▶ _Exercise instructions_:
A: Answer these questions using the signal-versus-noise transcript:
(i) What is the title of the essay the speaker read about a decade ago?
(ii) What signal-to-noise ratio did Steve Jobs consider necessary for success?
(iii) What does the speaker plan to do with the items in the noise column?
B: Put this sentence from the signal-versus-noise transcript into Spanish: "Anything that stops you from doing that is the noise."
C: Condense the paragraph of the signal-versus-noise transcript beginning "I used to work for Steve Jobs" into a short bulleted list that keeps its main facts.

▶ _Text section_:
--------------------

I'm annoyed that nobody told me what I'm
about to tell you earlier in my career.
And it all makes sense now. It makes
sense as to why some people through
history have been so unbelievably
productive while other people don't seem
to make much progress at all. And it
comes down to this idea that I'm about
to tell you, which is called signal
versus noise. And I'm going to show you
how to implement it into your life. Oh,
and also there's this essay that I read
called Do Things That Don't Scale. I
read it like a decade ago and it's
changed my life so much. So many of you
are building things and you need to know
this essay. So stay with me. Stay with
me guys. Okay? We can do this. Just give
me 10 minutes of your time max. Okay.
Okay. I have to tell you this probably
to share it with you but also probably
because I've just learned something
about productivity, entrepreneurship,
building success which I can't get out
of my head. I just had Kevin Olirri on
the podcast who's a shark from Shark
Tank USA and he punched me in the face
with a point that he made about his
experience with Steve Jobs and how Steve
Jobs has this ability to understand what
the signal is versus the noise.
I used to work for Steve Jobs in the
early '90s making all of his educational
software. There's a concept that he
understood that very few people focused
on back then in the early '90s of signal
to noise ratio. His vision of signal was
the top three to five things you have to
get done in the next 18 hours. You're
going to get those three things or five
things done that you have deemed
critical for your mission. They must get
done today. Anything that stops you from
doing that is the noise.
So this signal to noise ratio to be
successful for Steve Jobs was 8020. 80
signal 20 noise. And as he was saying
it, I realized that it's like very much
the missing piece in my life at the
moment. Because as a creative and as
someone who has so many ideas, sometimes
I think I waste my energy pursuing
things that are not the signal are not
the most important thing to get done
today. And I think we can probably all
relate to the fact that sometimes we
wake up in the morning with one
particular plan and then our emails
happen and WhatsApp happens and we end
up drifting off into the noise and we've
lost a day which is taken away from the
signal because life is a zero- sum game.
there is a finite amount of things that
we can be doing. And it just made me
think, [ __ ] do you know what I should
do? What I should do is I should
organize everything that I have to do
today, every task that comes in into one
of two columns. The signal column, which
is the most important things, the things
that I woke up this morning focused on,
and a noise column. And so that's what
I've done. I've just, as you can see
over there on my laptop, I've basically
organized my tasks today into one of two
columns. There's a signal column and
there's a noise column. And everything
that comes onto my desk today and all
the things that I have buzzing around in
my head and on my to-do list are now
going to fall into one of those two
columns. Things that I have to do,
things that I have to get done today
because they're the most important stuff
to move me towards my goals, and things
that are noise. And the noise column are
things that I'm going to delegate to
other people. I've actually used this
clip that I'm about to show you of
Johnny Ives saying this over and over
and over and over again. Run the clip.

--------------------

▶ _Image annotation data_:
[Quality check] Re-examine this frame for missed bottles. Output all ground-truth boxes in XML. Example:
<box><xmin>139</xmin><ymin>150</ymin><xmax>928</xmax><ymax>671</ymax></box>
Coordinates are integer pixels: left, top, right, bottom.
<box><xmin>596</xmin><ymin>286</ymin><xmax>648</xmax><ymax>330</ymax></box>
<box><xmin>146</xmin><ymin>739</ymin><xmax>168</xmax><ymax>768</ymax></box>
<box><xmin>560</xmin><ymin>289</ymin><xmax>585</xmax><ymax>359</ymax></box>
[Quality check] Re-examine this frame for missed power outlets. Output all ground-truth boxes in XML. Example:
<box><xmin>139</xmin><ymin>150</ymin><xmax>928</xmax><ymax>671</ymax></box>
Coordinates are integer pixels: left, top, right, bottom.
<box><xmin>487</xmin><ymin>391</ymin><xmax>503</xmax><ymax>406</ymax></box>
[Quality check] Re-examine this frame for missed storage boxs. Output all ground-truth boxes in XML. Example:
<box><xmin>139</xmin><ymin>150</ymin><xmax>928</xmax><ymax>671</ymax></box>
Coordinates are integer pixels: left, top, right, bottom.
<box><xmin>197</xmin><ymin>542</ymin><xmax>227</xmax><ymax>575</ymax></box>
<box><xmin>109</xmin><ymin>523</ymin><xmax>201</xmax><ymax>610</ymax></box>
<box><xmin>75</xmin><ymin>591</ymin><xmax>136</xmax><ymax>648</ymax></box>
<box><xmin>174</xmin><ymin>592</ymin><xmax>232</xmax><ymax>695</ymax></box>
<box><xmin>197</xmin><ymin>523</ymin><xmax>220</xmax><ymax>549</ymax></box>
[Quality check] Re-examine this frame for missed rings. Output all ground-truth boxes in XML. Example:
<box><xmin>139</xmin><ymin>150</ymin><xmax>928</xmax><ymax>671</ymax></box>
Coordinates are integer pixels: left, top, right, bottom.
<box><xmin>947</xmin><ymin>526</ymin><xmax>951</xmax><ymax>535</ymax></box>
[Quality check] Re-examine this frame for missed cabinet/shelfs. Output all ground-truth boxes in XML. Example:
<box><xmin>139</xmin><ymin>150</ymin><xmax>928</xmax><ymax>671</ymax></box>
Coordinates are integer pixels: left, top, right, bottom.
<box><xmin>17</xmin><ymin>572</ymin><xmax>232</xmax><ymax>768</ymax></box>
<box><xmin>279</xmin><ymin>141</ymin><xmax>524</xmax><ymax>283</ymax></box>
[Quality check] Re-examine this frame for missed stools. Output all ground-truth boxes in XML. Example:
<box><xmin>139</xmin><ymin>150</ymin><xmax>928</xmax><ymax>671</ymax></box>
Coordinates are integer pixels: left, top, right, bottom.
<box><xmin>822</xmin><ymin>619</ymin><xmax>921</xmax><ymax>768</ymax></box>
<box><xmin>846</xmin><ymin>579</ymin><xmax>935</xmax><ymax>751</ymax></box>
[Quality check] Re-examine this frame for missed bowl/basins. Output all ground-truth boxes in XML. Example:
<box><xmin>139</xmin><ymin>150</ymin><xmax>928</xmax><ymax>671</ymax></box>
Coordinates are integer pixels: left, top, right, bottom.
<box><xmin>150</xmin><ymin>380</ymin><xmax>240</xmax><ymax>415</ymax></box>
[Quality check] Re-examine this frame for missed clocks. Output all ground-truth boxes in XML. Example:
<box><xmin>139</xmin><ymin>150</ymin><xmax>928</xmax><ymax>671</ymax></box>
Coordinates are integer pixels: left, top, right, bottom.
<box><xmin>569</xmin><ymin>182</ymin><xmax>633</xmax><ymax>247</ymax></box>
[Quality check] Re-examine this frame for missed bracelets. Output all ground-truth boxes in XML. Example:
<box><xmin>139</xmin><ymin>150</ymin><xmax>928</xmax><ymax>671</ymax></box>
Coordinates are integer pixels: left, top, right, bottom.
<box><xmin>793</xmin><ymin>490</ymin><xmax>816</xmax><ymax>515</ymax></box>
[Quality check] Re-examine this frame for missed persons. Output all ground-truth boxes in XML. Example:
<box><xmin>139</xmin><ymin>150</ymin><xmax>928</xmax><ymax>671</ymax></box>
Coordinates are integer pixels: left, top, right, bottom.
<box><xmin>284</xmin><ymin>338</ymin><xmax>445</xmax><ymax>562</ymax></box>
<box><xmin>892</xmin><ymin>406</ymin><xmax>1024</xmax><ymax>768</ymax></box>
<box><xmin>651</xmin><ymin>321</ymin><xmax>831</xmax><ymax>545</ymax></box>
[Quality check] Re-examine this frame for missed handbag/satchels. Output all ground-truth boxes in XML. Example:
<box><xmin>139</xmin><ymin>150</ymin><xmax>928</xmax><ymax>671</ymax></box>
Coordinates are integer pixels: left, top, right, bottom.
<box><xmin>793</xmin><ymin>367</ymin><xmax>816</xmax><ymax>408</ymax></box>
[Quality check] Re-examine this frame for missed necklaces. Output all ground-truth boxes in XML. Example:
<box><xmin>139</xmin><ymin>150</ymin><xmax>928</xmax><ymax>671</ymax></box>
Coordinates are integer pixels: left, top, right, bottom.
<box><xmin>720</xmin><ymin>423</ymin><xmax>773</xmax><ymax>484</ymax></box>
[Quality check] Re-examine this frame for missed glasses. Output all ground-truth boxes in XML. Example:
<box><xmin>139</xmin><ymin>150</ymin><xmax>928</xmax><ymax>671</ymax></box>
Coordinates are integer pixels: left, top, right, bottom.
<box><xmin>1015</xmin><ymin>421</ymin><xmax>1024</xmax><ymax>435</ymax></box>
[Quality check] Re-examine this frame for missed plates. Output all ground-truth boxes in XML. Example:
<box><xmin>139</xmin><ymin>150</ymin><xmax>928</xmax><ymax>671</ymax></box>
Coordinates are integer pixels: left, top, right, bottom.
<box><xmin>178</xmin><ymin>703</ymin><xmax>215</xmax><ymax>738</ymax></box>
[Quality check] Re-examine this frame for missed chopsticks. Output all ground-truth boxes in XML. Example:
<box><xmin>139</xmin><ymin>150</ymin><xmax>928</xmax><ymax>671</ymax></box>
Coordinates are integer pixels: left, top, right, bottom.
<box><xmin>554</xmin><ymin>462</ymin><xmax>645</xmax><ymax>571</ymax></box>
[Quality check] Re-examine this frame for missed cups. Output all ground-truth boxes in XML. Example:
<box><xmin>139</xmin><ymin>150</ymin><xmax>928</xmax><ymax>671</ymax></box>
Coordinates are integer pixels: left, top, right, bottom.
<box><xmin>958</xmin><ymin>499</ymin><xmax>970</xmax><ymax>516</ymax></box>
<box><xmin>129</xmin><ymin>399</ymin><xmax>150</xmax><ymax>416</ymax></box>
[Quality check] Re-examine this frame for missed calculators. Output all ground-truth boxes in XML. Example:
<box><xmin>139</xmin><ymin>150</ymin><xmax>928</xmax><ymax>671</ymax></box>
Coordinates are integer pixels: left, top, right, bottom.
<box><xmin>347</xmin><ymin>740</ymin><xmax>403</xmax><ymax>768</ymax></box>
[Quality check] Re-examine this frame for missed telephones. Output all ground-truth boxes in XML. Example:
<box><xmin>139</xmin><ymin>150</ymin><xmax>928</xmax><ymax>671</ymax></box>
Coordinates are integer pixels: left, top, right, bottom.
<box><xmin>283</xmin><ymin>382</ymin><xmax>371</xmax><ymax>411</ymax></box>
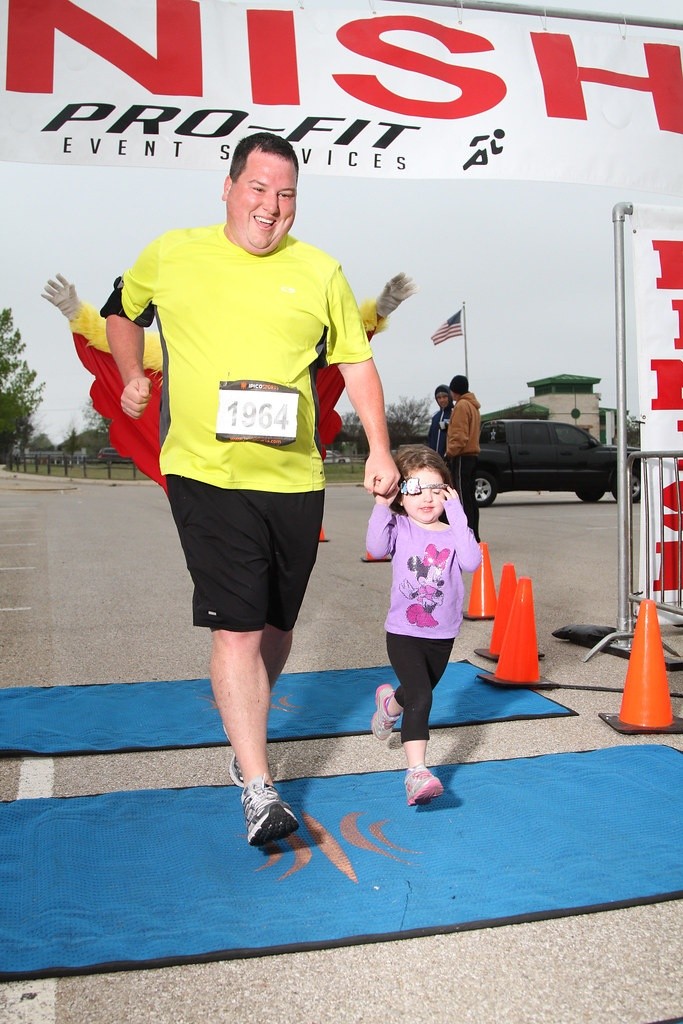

--------------------

▶ _Exercise answers_:
A:
(i) Do Things That Don't Scale
(ii) 80/20: 80 signal, 20 noise
(iii) Delegate them to other people

B: Cualquier cosa que te impida hacer eso es el ruido.

C:
- I worked for Steve Jobs in the early '90s, making all of his educational software.
- Jobs understood signal-to-noise ratio, a concept few people focused on at the time.
- Signal: the top three to five things you must get done in the next 18 hours, which you have deemed critical for your mission and which must get done today.
- Noise: anything that stops you from doing those things.